Issue 3 | Summer 2011

Editors' Note

Welcome to the third issue of Lantern Review. The modes and aesthetics of the poems collected in the following pages range widely: from lyric free verse (as in Sandra M. Yee’s “Weather that Asks for the Lighting of Candles”) to the rhymed and metrical (as in Vikas K. Menon’s “Tell”), to the impishly avant garde (as in Jen Y. Cheng’s “Peas of the Seas”). They play with white space and buck the notion of titles (e.g. Kim Koga’s “[O metal wing lengthen these]”), blend visual and verbal mediums (e.g. Monica Ong’s “Corona Mestiza”), delve into serial prose (e.g. Oliver de la Paz’s “Dear Empire” group), and—at times—hang on the weight of a single image (e.g. Melissa R. Sipin’s “Love Is”). They are diverse, daring, and at times, strongly divergent; nevertheless, we’ve come to believe that this is our strongest, most complex issue yet.

As we were piecing the issue together, a number of recurrent themes emerged. Among the strongest of these was the motif of the body as both the vehicle by which language is produced, and as the object on which linguistic and geographic violence can be impose. In particular, images of the mouth—as the chamber in which speech and song are given substance—wend their way through the issue like a serpentine thread, so that we begin with the birth cries of Shayok (Misha) Chowdhury’s “Creation Myth” and end with Wendy Chin-Tanner’s defiant celebration of a flapping, disembodied tongue. The specter of race hovers uncomfortably over the body of works that comprise this issue, too. Yellowness—of face, of signs, of light—pervades many of the poems: see, for example, the orange “freeway flares” of Eugenia Leigh’s “Departure” and the “emergency pink” with which they paint the speaker’s hands; the yellow caution tape in Oliver de la Paz’s “Dear Empire [These are your inquests]”; and the trauma of yellow-face performance that Hong-Thao Nguyen probes in “Lattice Work.” The body is also explored through acts of mapping. From Kim-An Lieberman’s rendering of the body as a chart on which to plot physical decay, to Monica Ong’s superimposition of a map-like shadow on a brain scan, to the vaguely continental shape of Kim Koga’s “[O metal wing lengthen these],” the poems in this issue probe and transgress geographical, physical, and linguistic boundaries, smearing the distinguishing lines between page, diagram, and the surfaces of the body itself.

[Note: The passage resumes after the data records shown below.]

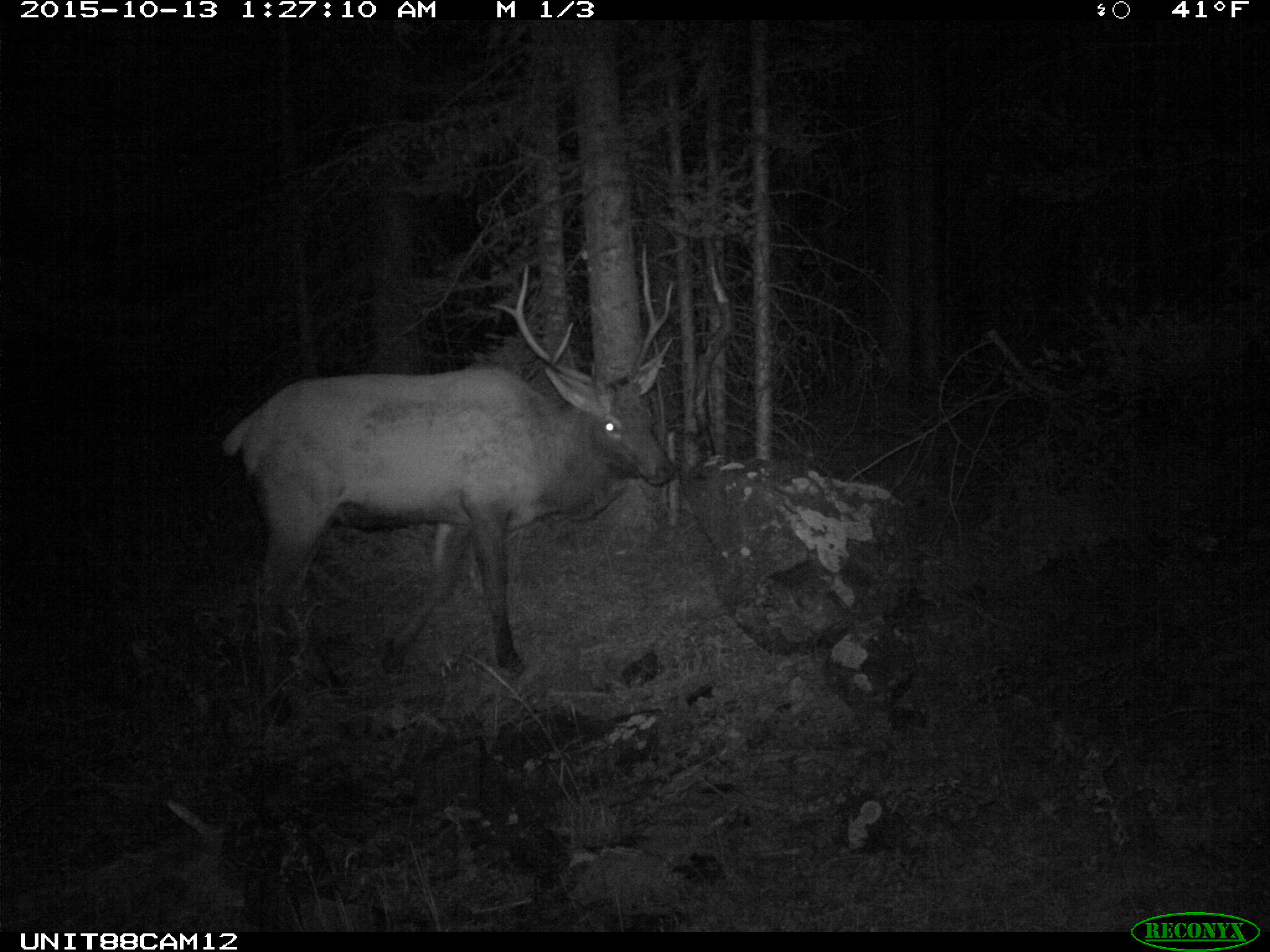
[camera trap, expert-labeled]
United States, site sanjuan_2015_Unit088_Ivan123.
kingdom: Animalia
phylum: Chordata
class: Mammalia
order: Artiodactyla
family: Cervidae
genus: Cervus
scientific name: Cervus elaphus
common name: red deer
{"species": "Cervus elaphus (red deer)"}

This issue also features several technical improvements upon previous issues. Because we have chosen to feature several visual poems—including two selections from our 2011 Postcard Project—we’ve employed a new function that allows you to click on any visual poem in order to enlarge and explore it more closely. We’ve also cleaned up the look of our printable versions in order to make them neater and more consistent with our overall visual aesthetic. These new features are just a first step toward our goal of developing a more streamlined, intuitive reading experience, and we hope to continue improving the design, interactivity, and accessibility of our layout in issues to come.